**SUPPLIED RECORDS**
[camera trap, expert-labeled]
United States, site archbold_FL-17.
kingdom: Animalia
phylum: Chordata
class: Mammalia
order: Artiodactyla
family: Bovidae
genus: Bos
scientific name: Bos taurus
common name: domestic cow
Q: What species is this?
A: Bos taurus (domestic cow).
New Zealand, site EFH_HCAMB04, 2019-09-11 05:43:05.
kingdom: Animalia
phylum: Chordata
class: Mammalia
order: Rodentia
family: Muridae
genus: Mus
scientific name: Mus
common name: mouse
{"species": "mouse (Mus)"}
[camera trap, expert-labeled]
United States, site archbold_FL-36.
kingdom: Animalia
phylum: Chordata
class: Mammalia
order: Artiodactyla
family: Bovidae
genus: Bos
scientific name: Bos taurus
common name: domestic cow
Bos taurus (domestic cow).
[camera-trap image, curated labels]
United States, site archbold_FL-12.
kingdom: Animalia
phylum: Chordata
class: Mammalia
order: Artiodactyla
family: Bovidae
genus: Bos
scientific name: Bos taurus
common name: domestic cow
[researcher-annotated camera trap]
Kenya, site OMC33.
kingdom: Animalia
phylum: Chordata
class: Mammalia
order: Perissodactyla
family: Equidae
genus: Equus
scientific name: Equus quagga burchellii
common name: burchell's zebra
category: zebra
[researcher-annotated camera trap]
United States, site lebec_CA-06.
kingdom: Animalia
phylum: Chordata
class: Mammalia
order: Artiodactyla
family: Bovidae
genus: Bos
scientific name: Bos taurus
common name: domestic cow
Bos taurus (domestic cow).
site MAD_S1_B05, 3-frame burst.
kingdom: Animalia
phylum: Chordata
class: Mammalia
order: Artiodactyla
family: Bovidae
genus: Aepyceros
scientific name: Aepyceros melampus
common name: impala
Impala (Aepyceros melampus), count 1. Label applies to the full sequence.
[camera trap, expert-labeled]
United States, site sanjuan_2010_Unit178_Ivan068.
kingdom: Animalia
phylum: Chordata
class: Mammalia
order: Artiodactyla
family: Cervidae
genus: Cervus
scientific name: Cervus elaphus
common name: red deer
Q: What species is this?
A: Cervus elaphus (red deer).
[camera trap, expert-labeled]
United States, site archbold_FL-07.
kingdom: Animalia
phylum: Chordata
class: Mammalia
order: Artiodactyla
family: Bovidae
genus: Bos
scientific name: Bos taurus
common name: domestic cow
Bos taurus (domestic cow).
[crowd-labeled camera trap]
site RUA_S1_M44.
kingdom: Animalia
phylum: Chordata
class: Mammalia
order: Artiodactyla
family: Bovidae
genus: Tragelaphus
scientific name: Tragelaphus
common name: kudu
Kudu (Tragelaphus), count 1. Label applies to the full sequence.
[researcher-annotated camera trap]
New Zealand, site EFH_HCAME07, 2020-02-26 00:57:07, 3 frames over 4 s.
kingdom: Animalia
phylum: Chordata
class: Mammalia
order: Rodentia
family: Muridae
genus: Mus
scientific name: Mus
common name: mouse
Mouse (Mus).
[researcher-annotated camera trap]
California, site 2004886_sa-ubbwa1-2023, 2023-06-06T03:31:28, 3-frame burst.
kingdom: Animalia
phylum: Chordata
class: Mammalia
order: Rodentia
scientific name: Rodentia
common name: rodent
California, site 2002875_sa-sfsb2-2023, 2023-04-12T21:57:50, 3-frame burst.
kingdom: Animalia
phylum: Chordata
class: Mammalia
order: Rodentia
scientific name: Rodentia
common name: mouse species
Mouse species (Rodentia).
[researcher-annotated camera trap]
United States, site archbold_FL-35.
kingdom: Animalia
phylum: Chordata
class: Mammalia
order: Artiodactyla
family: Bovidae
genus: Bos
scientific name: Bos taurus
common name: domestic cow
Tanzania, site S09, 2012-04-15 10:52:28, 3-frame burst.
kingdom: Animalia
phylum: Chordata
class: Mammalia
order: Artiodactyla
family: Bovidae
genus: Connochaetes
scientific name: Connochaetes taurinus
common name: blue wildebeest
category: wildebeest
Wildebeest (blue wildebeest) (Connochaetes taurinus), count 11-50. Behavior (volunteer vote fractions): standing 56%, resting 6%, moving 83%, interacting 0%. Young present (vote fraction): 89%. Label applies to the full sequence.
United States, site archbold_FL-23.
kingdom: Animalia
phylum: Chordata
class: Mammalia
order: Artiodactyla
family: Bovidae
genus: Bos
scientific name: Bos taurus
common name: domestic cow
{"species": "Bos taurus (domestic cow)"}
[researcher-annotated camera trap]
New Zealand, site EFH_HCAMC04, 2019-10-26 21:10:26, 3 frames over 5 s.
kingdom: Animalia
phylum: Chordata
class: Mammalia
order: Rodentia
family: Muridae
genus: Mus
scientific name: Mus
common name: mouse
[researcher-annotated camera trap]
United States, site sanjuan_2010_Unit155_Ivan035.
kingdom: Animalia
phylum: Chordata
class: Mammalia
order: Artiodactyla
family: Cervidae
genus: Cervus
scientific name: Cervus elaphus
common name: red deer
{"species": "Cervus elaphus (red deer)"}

**THE TASK**
Reproduce the data above exactly, leaving nothing out.

**ANSWER BOX**
[camera trap, expert-labeled]
United States, site archbold_FL-17.
kingdom: Animalia
phylum: Chordata
class: Mammalia
order: Artiodactyla
family: Bovidae
genus: Bos
scientific name: Bos taurus
common name: domestic cow
Q: What species is this?
A: Bos taurus (domestic cow).
New Zealand, site EFH_HCAMB04, 2019-09-11 05:43:05.
kingdom: Animalia
phylum: Chordata
class: Mammalia
order: Rodentia
family: Muridae
genus: Mus
scientific name: Mus
common name: mouse
{"species": "mouse (Mus)"}
[camera trap, expert-labeled]
United States, site archbold_FL-36.
kingdom: Animalia
phylum: Chordata
class: Mammalia
order: Artiodactyla
family: Bovidae
genus: Bos
scientific name: Bos taurus
common name: domestic cow
Bos taurus (domestic cow).
[camera-trap image, curated labels]
United States, site archbold_FL-12.
kingdom: Animalia
phylum: Chordata
class: Mammalia
order: Artiodactyla
family: Bovidae
genus: Bos
scientific name: Bos taurus
common name: domestic cow
[researcher-annotated camera trap]
Kenya, site OMC33.
kingdom: Animalia
phylum: Chordata
class: Mammalia
order: Perissodactyla
family: Equidae
genus: Equus
scientific name: Equus quagga burchellii
common name: burchell's zebra
category: zebra
[researcher-annotated camera trap]
United States, site lebec_CA-06.
kingdom: Animalia
phylum: Chordata
class: Mammalia
order: Artiodactyla
family: Bovidae
genus: Bos
scientific name: Bos taurus
common name: domestic cow
Bos taurus (domestic cow).
site MAD_S1_B05, 3-frame burst.
kingdom: Animalia
phylum: Chordata
class: Mammalia
order: Artiodactyla
family: Bovidae
genus: Aepyceros
scientific name: Aepyceros melampus
common name: impala
Impala (Aepyceros melampus), count 1. Label applies to the full sequence.
[camera trap, expert-labeled]
United States, site sanjuan_2010_Unit178_Ivan068.
kingdom: Animalia
phylum: Chordata
class: Mammalia
order: Artiodactyla
family: Cervidae
genus: Cervus
scientific name: Cervus elaphus
common name: red deer
Q: What species is this?
A: Cervus elaphus (red deer).
[camera trap, expert-labeled]
United States, site archbold_FL-07.
kingdom: Animalia
phylum: Chordata
class: Mammalia
order: Artiodactyla
family: Bovidae
genus: Bos
scientific name: Bos taurus
common name: domestic cow
Bos taurus (domestic cow).
[crowd-labeled camera trap]
site RUA_S1_M44.
kingdom: Animalia
phylum: Chordata
class: Mammalia
order: Artiodactyla
family: Bovidae
genus: Tragelaphus
scientific name: Tragelaphus
common name: kudu
Kudu (Tragelaphus), count 1. Label applies to the full sequence.
[researcher-annotated camera trap]
New Zealand, site EFH_HCAME07, 2020-02-26 00:57:07, 3 frames over 4 s.
kingdom: Animalia
phylum: Chordata
class: Mammalia
order: Rodentia
family: Muridae
genus: Mus
scientific name: Mus
common name: mouse
Mouse (Mus).
[researcher-annotated camera trap]
California, site 2004886_sa-ubbwa1-2023, 2023-06-06T03:31:28, 3-frame burst.
kingdom: Animalia
phylum: Chordata
class: Mammalia
order: Rodentia
scientific name: Rodentia
common name: rodent
California, site 2002875_sa-sfsb2-2023, 2023-04-12T21:57:50, 3-frame burst.
kingdom: Animalia
phylum: Chordata
class: Mammalia
order: Rodentia
scientific name: Rodentia
common name: mouse species
Mouse species (Rodentia).
[researcher-annotated camera trap]
United States, site archbold_FL-35.
kingdom: Animalia
phylum: Chordata
class: Mammalia
order: Artiodactyla
family: Bovidae
genus: Bos
scientific name: Bos taurus
common name: domestic cow
Tanzania, site S09, 2012-04-15 10:52:28, 3-frame burst.
kingdom: Animalia
phylum: Chordata
class: Mammalia
order: Artiodactyla
family: Bovidae
genus: Connochaetes
scientific name: Connochaetes taurinus
common name: blue wildebeest
category: wildebeest
Wildebeest (blue wildebeest) (Connochaetes taurinus), count 11-50. Behavior (volunteer vote fractions): standing 56%, resting 6%, moving 83%, interacting 0%. Young present (vote fraction): 89%. Label applies to the full sequence.
United States, site archbold_FL-23.
kingdom: Animalia
phylum: Chordata
class: Mammalia
order: Artiodactyla
family: Bovidae
genus: Bos
scientific name: Bos taurus
common name: domestic cow
{"species": "Bos taurus (domestic cow)"}
[researcher-annotated camera trap]
New Zealand, site EFH_HCAMC04, 2019-10-26 21:10:26, 3 frames over 5 s.
kingdom: Animalia
phylum: Chordata
class: Mammalia
order: Rodentia
family: Muridae
genus: Mus
scientific name: Mus
common name: mouse
[researcher-annotated camera trap]
United States, site sanjuan_2010_Unit155_Ivan035.
kingdom: Animalia
phylum: Chordata
class: Mammalia
order: Artiodactyla
family: Cervidae
genus: Cervus
scientific name: Cervus elaphus
common name: red deer
{"species": "Cervus elaphus (red deer)"}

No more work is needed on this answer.